I was rather surprised to see recently (OK, it was a couple of months ago, but I do have a day job to do as well as writing this blog) that the journal Basic and Applied Social Psychology has banned P values.
That’s quite a bold move. There are of course many problems with P values, about which David Colquhoun has written some sensible thoughts. Those problems seem to be particularly acute in the field of psychology, which suffers from something of a problem when it comes to replicating results. It’s undoubtedly true that many published papers with significant P values haven’t really discovered what they claimed to have discovered, but have just made type I errors, or in other words, have obtained significant results just by chance, rather than because what they claim to have discovered is actually true.
It’s worth reminding ourselves what the conventional test of statistical significance actually means. If we say we have a significant result with P < 0.05, then that means that there is a 1 in 20 chance we would have seen that result if in fact we had completely random data. A 1 in 20 chance is not at all rare, particularly when you consider the huge number of papers that are published every day. Many of them are going to have type I errors.
Clearly, something must be done.
However, call me a cynic if you like, but I’m not sure how banning P values (and confidence intervals as well, if you thought just banning P values was radical enough) is going to help. Perhaps if all articles in Basic and Applied Social Psychology in the future have robust Bayesian analyses that would be an improvement. But I hardly think that’s likely to happen. What is more likely is that researchers will claim to have discovered effects even if they are not conventionally statistically significant, which surely is even worse than where we were before.
I suspect one of the problems with psychology research is that much research, particularly negative research, goes unpublished. It’s probably a lot easier to get a paper published showing that you have just demonstrated some fascinating psychological effect than if you have just demonstrated that the effect you had hypothesised doesn’t in fact exist.
This is a problem we know well in my world of clinical trials. There is abundant evidence that positive clinical trials are more likely to be published than negative ones. This is a problem that the clinical research community has become very much aware of, and has been working quite hard to solve. I wouldn’t say it is completely solved yet, but things are a lot better now than they were a decade or two ago.
One relevant factor is the move to prospective trial registration. It seems that prospectively registering trials is helping to solve the problem of publication bias. While clinical research doesn’t yet have a 100% publication record (though some recent studies do show disclosure rates of > 80%), I suspect clinical research is far ahead of the social sciences.
Perhaps a better solution to the replication crisis in psychology would be a system for prospectively registering all psychology experiments and a commitment by researchers and journals to publish all results, positive or negative.

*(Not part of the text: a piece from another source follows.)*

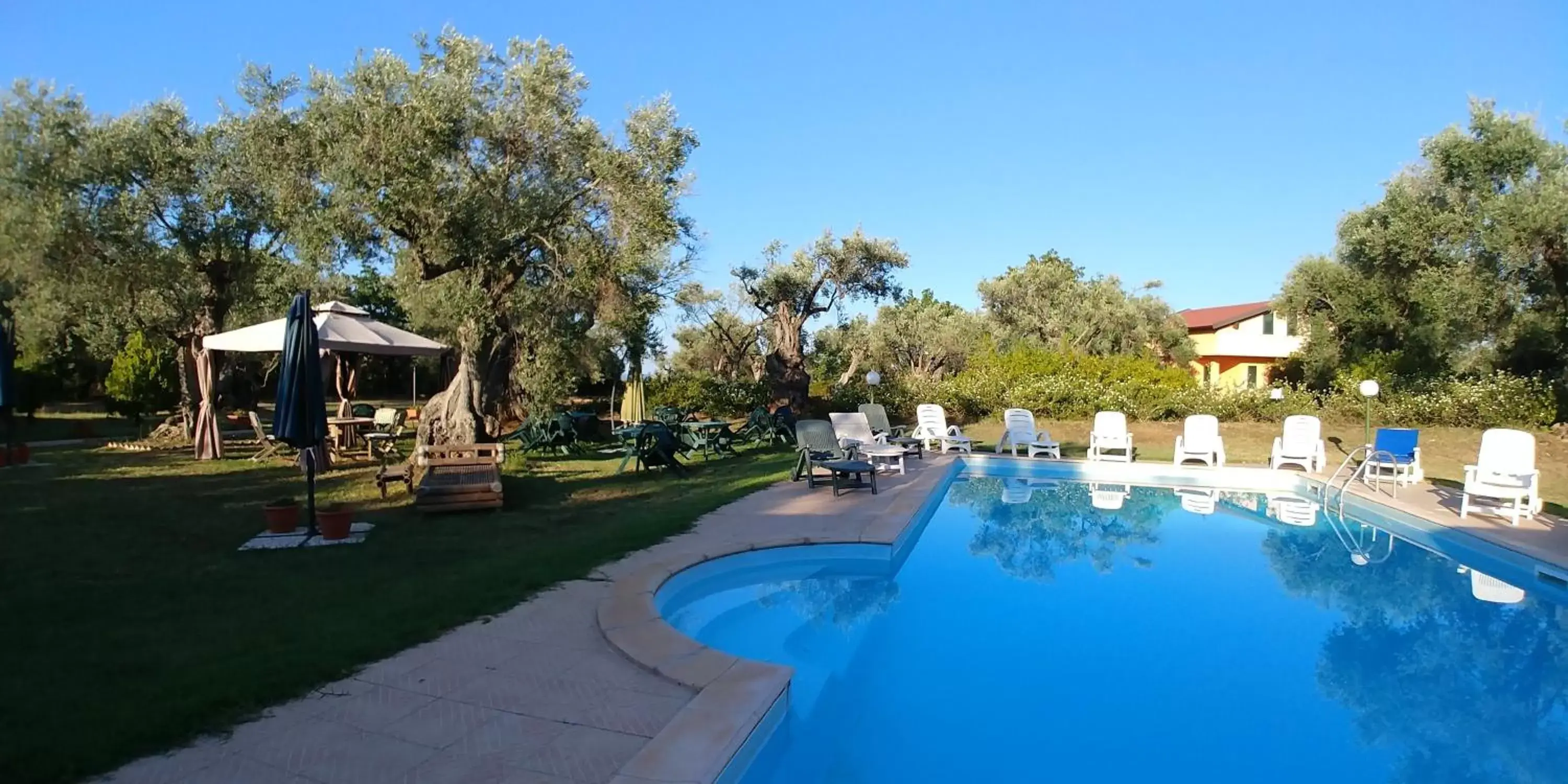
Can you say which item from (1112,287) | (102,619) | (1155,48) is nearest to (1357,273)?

That wouldn’t necessarily mean more results get replicated, of course, but it would mean that we’d be more likely to know about it when results are not replicated.

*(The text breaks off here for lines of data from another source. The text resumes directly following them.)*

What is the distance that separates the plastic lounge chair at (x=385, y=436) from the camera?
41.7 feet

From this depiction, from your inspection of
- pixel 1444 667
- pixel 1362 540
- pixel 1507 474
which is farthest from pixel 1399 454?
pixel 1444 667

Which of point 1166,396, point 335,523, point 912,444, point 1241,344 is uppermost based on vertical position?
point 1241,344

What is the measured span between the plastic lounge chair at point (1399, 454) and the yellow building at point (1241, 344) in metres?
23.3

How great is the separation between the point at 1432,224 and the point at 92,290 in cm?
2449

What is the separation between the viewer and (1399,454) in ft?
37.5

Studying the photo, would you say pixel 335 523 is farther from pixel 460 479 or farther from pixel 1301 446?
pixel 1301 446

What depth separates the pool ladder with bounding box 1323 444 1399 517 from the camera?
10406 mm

I’m not pretending this would be easy. Clinical trials are often multi-million dollar affairs, and the extra bureaucracy involved in trial registration is trivial in comparison with the overall effort. Many psychology experiments are done on a much smaller scale, and the extra bureaucracy would probably add proportionately a lot more to the costs. But personally, I think we’d all be better off with fewer experiments done and more of them being published.
I don’t think the move by Basic and Applied Social Psychology is likely to improve the quality of reporting in that journal. But if it gets us all talking about the limitations of P values, then maybe that’s not such a bad thing.